The bus driver was none other than Neal Cassady, the model for Dean Moriarty in Jack Kerouac’s novel “On the Road.’’ Kesey and the Pranksters provided the connective tissue between the Beats and hippie culture. “We weren’t old enough to be beatniks,’’ he said in an interview, “and we were a little too old to be hippies. But everyone I knew had read ‘On the Road,’ and it opened up the doors to us just the same way drugs did. It gave us a new way to look at America and it stirred us up.’’

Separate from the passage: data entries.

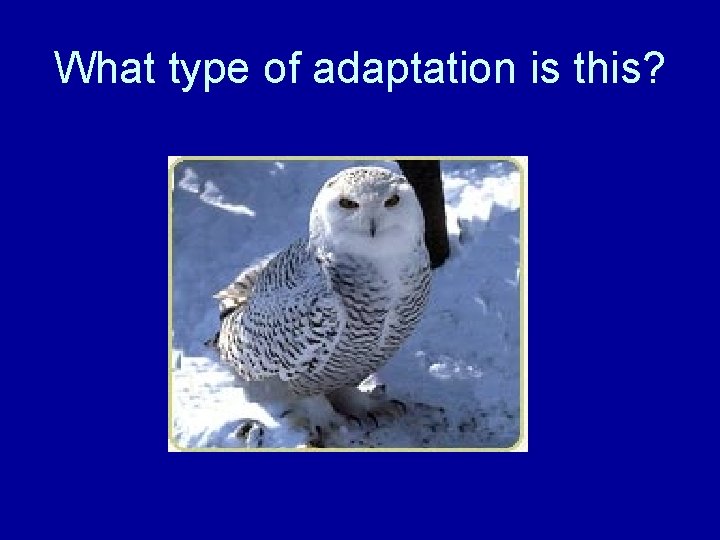 What type of adaptation is this?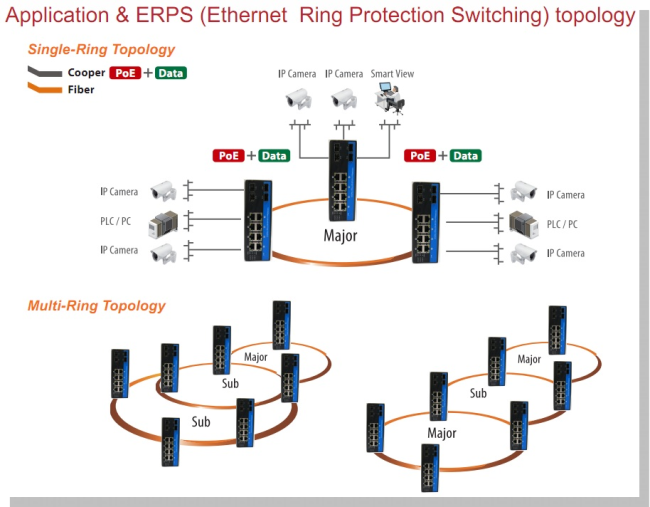 Application & ERPS (Ethernet Ring Protection Switching) topology

Single-Ring Topology

Cooper PoE + Data
Fiber

IP Camera IP Camera Smart View

PoE + Data

PoE + Data

IP Camera
PLC / PC
IP Camera

Major

IP Camera
PLC / PC
IP Camera

Multi-Ring Topology

Major
Sub
Sub

Major
Sub
Major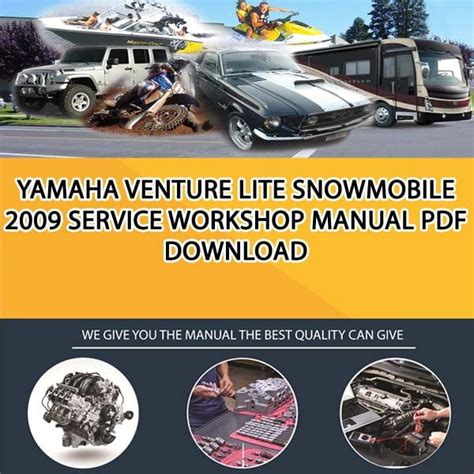 YAMAHA VENTURE LITE SNOWMOBILE 2009 SERVICE WORKSHOP MANUAL PDF DOWNLOAD

WE GIVE YOU THE MANUAL THE BEST QUALITY CAN GIVE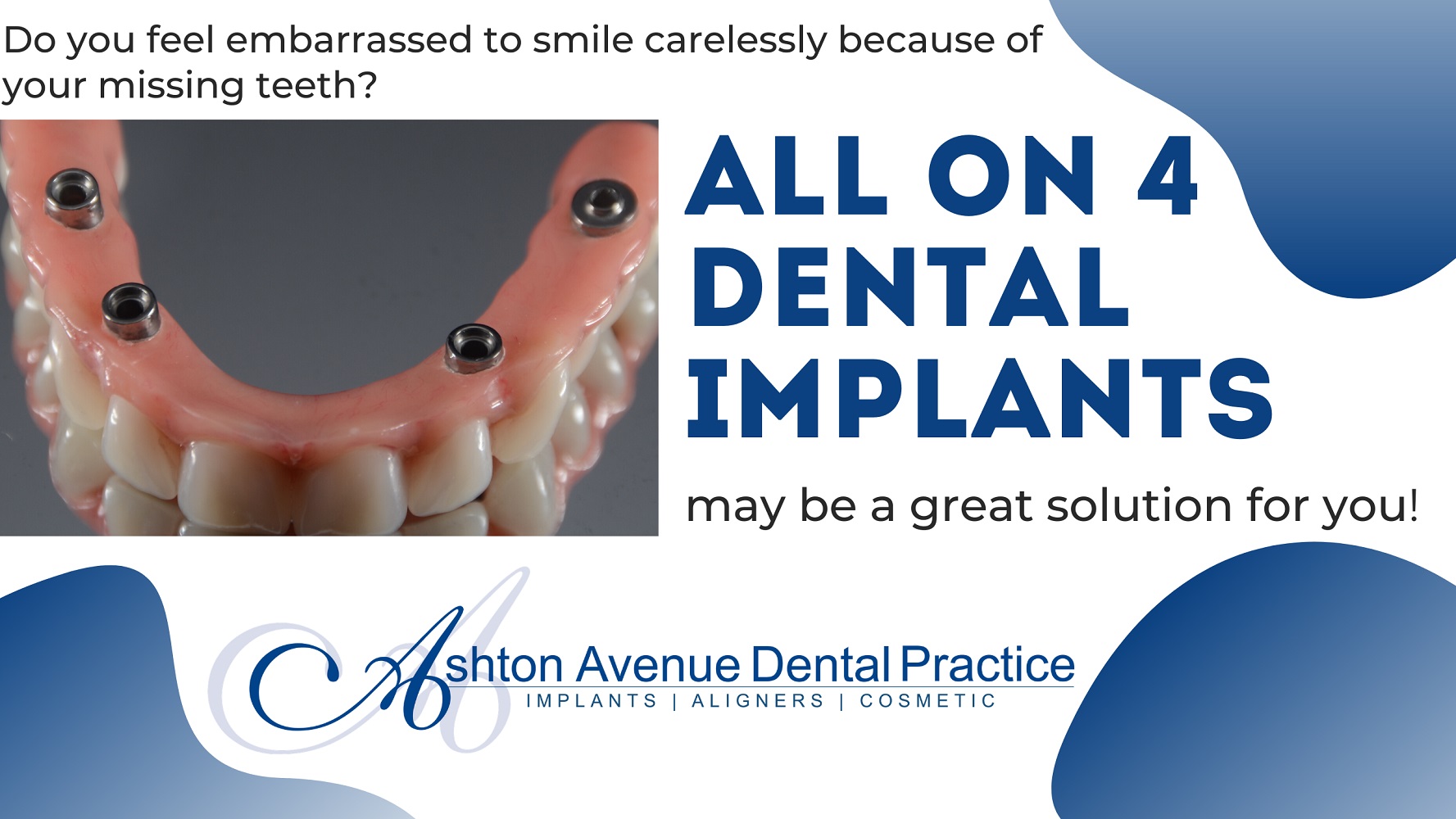 Do you feel embarrassed to smile carelessly because of your missing teeth?

ALL ON 4 DENTAL IMPLANTS

may be a great solution for you!

Ashton Avenue Dental Practice
IMPLANTS | ALIGNERS | COSMETIC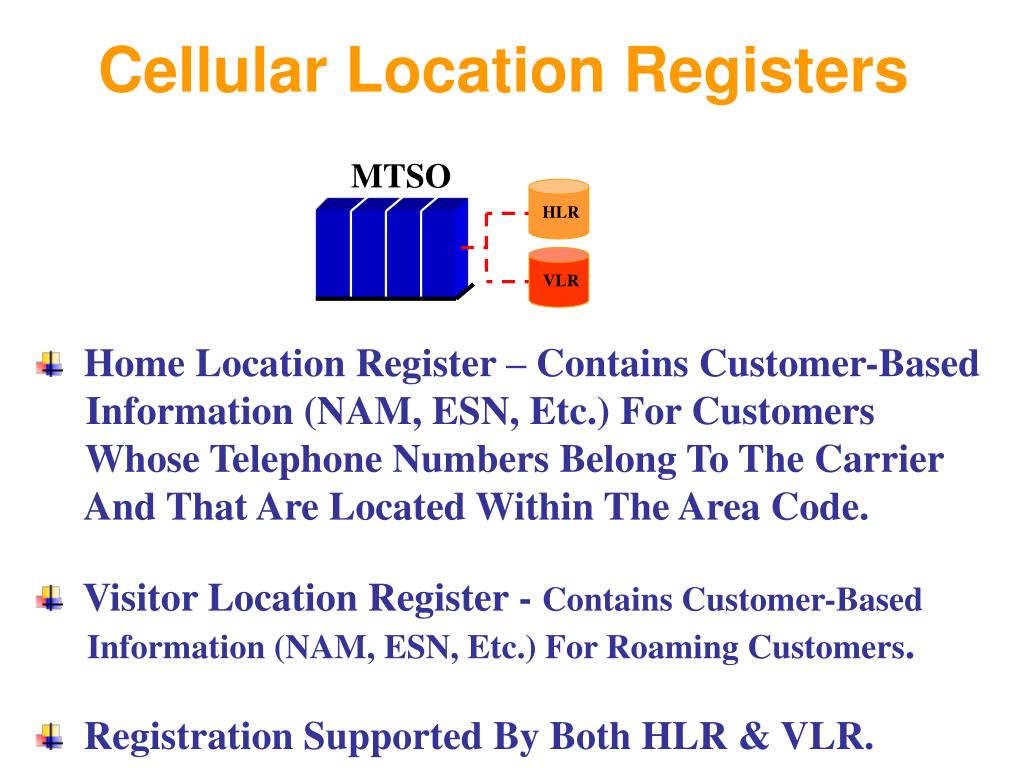 Cellular Location Registers

MTSO

HLR

VLR

Home Location Register – Contains Customer-Based Information (NAM, ESN, Etc.) For Customers Whose Telephone Numbers Belong To The Carrier And That Are Located Within The Area Code.

Visitor Location Register - Contains Customer-Based Information (NAM, ESN, Etc.) For Roaming Customers.

Registration Supported By Both HLR & VLR.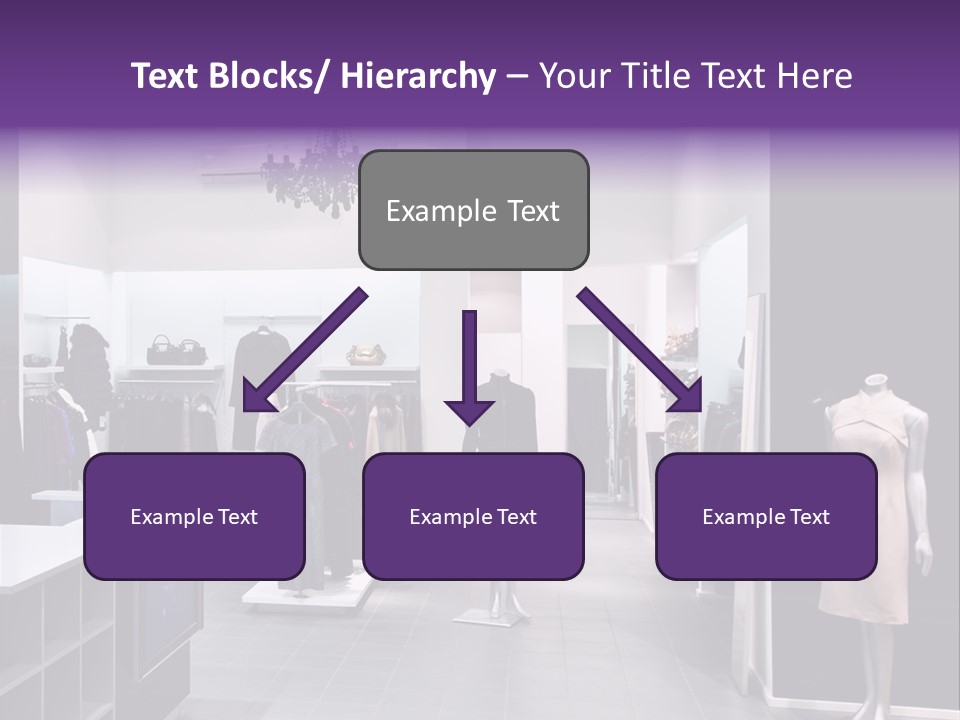 Text Blocks/ Hierarchy – Your Title Text Here

Example Text

Example Text

Example Text

Example Text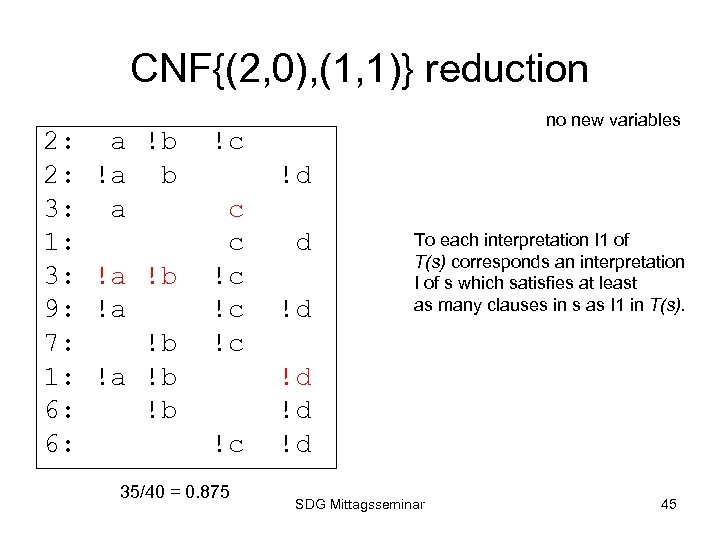 CNF{(2,0),(1,1)} reduction

no new variables

2: a !b !c
2: !a b !d
3: a c
1: c d
3: !a !b !c
9: !a !c !d
7: !b !c
1: !a !b !d
6: !b !d
6: !c !d

To each interpretation I1 of T(s) corresponds an interpretation I of s which satisfies at least as many clauses in s as I1 in T(s).

35/40 = 0.875

SDG Mittagsseminar

45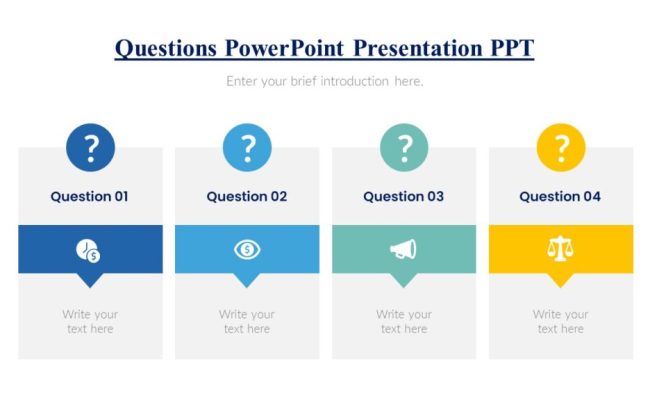 Questions PowerPoint Presentation PPT

Enter your brief introduction here.

?

Question 01

Write your text here

?

Question 02

Write your text here

?

Question 03

Write your text here

?

Question 04

Write your text here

Kesey and company were as interested in film as they were in literature, though not as interested as they were in drugs. They shot some 40 hours of 16mm color footage. Much of it was a mess, out of synch with the audio. But being out of synch was what the Pranksters were all about. Alex Gibney and Alison Ellwood, who wrote and directed “Magic Trip,’’ have expertly shaped the home movies. Much of the documentary consists of this footage, which is alive with goofy high spirits. Once the footage runs out, “Magic Trip’’ starts to feel a bit anticlimactic.
There are priceless moments. Kesey asks Cassady if he’d like some LSD (don’t worry, he’s not driving). “I would, yes, I would,’’ he says, his tone hilariously sotto voce. Cassady usually wears a red-striped short sleeve shirt that looks like a reject from every early Beach Boys album cover. A sullen Kerouac pops up, as does his fellow Beat, Allen Ginsberg. The two leading lights of East Coast hallucinogen use, Timothy Leary and Richard Alpert, get paid a visit.
Gibney and Ellwood pull out all the stops. “Magic Trip’’ includes animation, period news footage, actors reading from transcripts of interviews with the Pranksters, lots of audio clips of Kesey (including one while he was taking an acid trip as part of a government-sponsored medical experiment). The musical soundtrack is wonderfully dense and impressively eclectic - everything from Dick Dale surf music to Thelonious Monk’s “Bemsha Swing’’ to Roger Miller’s “King of the Road’’ (of course). There’s lots of Grateful Dead toward the end, too, the band being very much in the Prankster orbit.
Gibney and Ellwood make one real misstep. The bus followed a Southern route, and after the Pranksters pass through New Orleans we get a brief clip of Martin Luther King Jr. delivering a speech. It’s an injection of real-life oxygen into a helium-filled atmosphere. The Pranksters’ nonsensicality suddenly seems trivial and self-indulgent.
That doesn’t mean the triviality and self-indulgence are inconsequential. “Magic Trip’’ feels like a hall of mirrors in which one senses Andy Warhol’s Factory, Norman Mailer’s forays into film, “Easy Rider,’’ Dylan’s Rolling Thunder, and even the post-“Sgt. Pepper’’ Beatles. It’s the movie “Yellow Submarine’’ should have been but didn’t know how to be.